What this task involves
Put every line from the one containing "How far from" down to the end of the entries into a JSON list of strings, one string per line, with blank lines left out.

Records from a dataset

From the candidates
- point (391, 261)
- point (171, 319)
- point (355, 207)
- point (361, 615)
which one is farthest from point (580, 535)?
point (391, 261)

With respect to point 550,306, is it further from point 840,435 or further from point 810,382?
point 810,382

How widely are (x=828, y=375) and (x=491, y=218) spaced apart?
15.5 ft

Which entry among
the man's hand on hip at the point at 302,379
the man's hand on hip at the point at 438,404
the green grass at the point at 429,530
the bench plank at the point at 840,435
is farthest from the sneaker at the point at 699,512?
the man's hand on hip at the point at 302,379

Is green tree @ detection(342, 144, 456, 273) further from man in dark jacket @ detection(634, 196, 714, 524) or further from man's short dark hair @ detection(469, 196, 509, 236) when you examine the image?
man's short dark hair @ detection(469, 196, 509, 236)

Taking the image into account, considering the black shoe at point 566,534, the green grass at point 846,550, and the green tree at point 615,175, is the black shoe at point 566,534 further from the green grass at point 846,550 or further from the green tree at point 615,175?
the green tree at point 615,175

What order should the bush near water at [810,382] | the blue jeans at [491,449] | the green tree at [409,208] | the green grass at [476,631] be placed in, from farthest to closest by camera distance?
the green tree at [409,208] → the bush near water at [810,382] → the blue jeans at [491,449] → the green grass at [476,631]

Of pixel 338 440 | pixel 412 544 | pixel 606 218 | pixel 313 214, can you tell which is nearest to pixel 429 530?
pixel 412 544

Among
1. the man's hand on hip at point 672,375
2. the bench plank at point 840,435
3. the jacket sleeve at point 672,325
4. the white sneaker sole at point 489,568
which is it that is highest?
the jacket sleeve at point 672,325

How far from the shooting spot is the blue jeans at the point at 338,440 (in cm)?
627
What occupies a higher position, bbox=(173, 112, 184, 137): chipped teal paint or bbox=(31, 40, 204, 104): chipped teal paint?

Solution for this problem
[
  "How far from the shooting spot is the blue jeans at the point at 338,440 (in cm)?",
  "627",
  "What occupies a higher position, bbox=(173, 112, 184, 137): chipped teal paint or bbox=(31, 40, 204, 104): chipped teal paint?"
]